● **PROVIDED PASSAGE**:

Use the Data API to interact with an Amazon Aurora Serverless MySQL database
Amazon Aurora Serverless is an on-demand, automatically scaling configuration for Amazon Aurora (MySQL-compatible edition). The database automatically starts up, shuts down, and scales capacity based on your application’s needs. It enables you to run your database in the cloud without managing any database instances. It’s a simple, cost-effective option for infrequent, intermittent, or unpredictable workloads.
Recently, AWS announced the general availability of the Data API. This feature enables you to access a MySQL-compatible version of an Amazon Aurora Serverless database with a simple API endpoint and without the hassle of managing persistent database connections in your applications. If you use AWS Lambda, the Data API provides a secure way to access the database without the additional overhead for Lambda functions launched in a VPC. Also, the Data API can use database credentials stored in AWS Secrets Manager, eliminating the need to pass credentials in API calls.

● **DATA EXCERPT**:
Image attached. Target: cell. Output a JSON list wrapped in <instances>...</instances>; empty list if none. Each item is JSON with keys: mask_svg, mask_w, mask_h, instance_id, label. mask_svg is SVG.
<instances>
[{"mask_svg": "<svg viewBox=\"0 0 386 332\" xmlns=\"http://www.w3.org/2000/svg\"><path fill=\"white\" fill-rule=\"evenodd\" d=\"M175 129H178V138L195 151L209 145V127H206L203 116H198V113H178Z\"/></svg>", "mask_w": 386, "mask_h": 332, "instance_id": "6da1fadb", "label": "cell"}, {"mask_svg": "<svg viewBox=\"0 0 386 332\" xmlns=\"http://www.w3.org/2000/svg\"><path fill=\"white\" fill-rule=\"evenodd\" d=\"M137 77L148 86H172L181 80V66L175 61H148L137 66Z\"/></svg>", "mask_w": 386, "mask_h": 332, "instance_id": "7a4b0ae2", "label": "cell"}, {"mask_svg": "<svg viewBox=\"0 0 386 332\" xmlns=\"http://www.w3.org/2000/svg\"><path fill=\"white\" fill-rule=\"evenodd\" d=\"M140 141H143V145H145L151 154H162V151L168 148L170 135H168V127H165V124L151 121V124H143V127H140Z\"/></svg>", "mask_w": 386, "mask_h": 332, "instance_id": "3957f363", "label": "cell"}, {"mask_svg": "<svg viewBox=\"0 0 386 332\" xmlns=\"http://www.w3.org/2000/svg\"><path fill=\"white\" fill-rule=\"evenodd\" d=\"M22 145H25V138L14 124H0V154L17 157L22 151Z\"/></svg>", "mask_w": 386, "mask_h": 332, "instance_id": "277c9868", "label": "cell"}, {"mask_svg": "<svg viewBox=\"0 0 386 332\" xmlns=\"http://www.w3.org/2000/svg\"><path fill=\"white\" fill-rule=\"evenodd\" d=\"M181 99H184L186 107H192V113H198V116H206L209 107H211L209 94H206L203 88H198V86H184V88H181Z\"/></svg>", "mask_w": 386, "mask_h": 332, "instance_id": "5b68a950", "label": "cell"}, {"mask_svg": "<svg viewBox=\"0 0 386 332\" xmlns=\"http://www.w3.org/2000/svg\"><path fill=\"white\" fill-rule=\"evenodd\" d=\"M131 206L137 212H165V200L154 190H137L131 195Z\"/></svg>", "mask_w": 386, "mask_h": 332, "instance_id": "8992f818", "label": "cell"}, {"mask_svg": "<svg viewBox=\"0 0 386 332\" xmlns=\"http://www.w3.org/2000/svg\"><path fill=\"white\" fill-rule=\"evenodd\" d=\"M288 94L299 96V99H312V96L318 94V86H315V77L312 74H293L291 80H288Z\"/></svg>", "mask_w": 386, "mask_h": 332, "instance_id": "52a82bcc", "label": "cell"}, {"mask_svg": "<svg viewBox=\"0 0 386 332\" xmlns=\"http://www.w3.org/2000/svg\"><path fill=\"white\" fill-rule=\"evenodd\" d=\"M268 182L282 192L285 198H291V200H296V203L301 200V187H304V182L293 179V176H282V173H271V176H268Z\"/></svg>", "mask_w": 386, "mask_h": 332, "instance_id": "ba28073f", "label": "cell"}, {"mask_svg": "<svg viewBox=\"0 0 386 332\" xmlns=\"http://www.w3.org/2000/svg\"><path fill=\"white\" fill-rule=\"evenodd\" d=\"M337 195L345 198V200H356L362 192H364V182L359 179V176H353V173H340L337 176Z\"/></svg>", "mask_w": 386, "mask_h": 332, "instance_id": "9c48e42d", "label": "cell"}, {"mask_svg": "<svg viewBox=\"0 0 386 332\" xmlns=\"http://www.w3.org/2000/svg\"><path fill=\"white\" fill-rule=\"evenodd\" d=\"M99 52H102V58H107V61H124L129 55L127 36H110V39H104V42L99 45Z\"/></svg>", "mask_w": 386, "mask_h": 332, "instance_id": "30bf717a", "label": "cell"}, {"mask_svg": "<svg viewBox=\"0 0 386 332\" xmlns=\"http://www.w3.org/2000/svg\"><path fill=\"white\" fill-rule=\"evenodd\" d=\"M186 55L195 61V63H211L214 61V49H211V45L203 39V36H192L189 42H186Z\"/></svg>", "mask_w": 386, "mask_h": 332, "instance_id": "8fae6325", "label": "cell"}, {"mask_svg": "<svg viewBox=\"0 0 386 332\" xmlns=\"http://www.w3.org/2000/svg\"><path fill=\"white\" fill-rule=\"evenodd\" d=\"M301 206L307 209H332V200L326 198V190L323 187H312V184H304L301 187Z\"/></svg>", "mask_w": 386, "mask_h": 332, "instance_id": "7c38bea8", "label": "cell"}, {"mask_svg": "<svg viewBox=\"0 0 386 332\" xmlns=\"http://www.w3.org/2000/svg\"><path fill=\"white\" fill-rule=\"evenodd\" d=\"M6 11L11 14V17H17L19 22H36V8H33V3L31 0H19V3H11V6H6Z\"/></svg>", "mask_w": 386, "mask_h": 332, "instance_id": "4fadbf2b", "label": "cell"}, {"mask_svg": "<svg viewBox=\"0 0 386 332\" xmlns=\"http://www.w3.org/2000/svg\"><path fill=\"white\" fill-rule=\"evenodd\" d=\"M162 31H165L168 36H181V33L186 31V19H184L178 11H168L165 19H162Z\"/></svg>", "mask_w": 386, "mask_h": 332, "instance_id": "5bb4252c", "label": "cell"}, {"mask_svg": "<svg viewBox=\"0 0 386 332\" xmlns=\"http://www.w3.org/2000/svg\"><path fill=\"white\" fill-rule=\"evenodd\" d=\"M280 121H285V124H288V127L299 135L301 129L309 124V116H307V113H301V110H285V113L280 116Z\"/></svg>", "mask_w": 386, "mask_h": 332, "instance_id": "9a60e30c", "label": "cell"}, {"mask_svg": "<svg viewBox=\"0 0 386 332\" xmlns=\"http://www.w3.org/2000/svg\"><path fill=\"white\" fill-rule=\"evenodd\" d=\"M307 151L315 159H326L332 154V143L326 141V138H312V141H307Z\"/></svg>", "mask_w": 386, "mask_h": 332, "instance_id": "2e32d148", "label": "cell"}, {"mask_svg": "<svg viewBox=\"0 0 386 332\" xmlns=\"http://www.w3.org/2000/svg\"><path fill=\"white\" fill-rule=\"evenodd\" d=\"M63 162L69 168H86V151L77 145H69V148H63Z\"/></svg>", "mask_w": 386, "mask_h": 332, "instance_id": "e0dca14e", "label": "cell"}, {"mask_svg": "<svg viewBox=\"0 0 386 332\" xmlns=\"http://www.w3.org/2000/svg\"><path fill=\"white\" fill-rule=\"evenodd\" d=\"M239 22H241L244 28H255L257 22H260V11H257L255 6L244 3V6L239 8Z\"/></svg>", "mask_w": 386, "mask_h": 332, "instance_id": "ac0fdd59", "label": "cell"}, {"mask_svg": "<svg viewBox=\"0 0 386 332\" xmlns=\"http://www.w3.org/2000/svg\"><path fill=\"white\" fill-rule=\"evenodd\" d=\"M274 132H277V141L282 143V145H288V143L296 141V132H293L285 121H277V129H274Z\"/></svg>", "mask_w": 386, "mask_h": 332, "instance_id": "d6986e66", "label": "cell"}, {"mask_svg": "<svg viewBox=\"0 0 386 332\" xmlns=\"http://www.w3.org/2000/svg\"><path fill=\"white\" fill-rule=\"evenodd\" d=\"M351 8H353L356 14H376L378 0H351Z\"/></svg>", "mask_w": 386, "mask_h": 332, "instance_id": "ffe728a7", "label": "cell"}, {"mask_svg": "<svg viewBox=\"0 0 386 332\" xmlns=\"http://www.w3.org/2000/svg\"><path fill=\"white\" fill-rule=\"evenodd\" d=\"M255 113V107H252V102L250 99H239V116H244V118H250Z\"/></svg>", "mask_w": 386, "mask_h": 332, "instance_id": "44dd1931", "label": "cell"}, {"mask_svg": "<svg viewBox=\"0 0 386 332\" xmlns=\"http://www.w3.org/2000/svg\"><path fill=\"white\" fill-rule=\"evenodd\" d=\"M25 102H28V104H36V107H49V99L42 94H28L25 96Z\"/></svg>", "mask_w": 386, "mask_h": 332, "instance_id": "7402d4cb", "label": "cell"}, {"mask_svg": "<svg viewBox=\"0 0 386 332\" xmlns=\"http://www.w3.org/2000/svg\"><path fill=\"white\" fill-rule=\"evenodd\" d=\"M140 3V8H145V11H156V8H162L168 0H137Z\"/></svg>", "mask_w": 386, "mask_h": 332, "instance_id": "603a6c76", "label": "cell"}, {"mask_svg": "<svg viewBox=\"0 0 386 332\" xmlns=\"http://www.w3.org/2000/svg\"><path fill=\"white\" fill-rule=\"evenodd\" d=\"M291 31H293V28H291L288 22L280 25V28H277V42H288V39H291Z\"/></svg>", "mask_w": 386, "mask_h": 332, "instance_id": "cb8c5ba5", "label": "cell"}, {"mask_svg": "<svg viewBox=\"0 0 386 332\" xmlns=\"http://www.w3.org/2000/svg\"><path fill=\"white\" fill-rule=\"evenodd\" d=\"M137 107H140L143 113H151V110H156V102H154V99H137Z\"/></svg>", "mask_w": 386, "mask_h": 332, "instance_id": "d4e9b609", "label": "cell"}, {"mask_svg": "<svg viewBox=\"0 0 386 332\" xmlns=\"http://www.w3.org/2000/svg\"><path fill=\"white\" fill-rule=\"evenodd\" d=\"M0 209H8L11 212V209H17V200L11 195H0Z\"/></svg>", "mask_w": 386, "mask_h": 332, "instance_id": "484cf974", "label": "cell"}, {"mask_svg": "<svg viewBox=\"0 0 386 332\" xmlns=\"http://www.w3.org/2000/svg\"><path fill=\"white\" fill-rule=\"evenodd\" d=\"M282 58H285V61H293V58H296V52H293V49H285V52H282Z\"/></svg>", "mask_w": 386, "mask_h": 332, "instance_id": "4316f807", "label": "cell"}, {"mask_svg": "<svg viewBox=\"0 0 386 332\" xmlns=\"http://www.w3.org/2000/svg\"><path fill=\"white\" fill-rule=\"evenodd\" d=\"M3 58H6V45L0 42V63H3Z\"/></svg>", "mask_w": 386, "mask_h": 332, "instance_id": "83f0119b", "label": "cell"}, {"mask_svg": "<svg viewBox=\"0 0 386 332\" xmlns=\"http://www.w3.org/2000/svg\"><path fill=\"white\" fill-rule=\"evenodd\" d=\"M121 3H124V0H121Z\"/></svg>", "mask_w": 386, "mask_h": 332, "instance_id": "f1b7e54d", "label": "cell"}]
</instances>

● **REQUIREMENTS**:
a: In the Aurora Serverless Data API passage, rewrite the stretch from "Use the Data" through "or unpredictable workloads.", swapping "database" for "DB".
b: Answer these questions from the Aurora Serverless Data API passage:
(i) For what kinds of workloads does it call Aurora Serverless a simple, cost-effective option?
(ii) Where can the Data API get database credentials?
(iii) What does that let you avoid doing?

● **RESPONSES IN ORDER**:
a:
Use the Data API to interact with an Amazon Aurora Serverless MySQL DB
Amazon Aurora Serverless is an on-demand, automatically scaling configuration for Amazon Aurora (MySQL-compatible edition). The DB automatically starts up, shuts down, and scales capacity based on your application’s needs. It enables you to run your DB in the cloud without managing any DB instances. It’s a simple, cost-effective option for infrequent, intermittent, or unpredictable workloads.

b:
(i) Infrequent, intermittent, or unpredictable workloads.
(ii) From AWS Secrets Manager.
(iii) Passing credentials in API calls.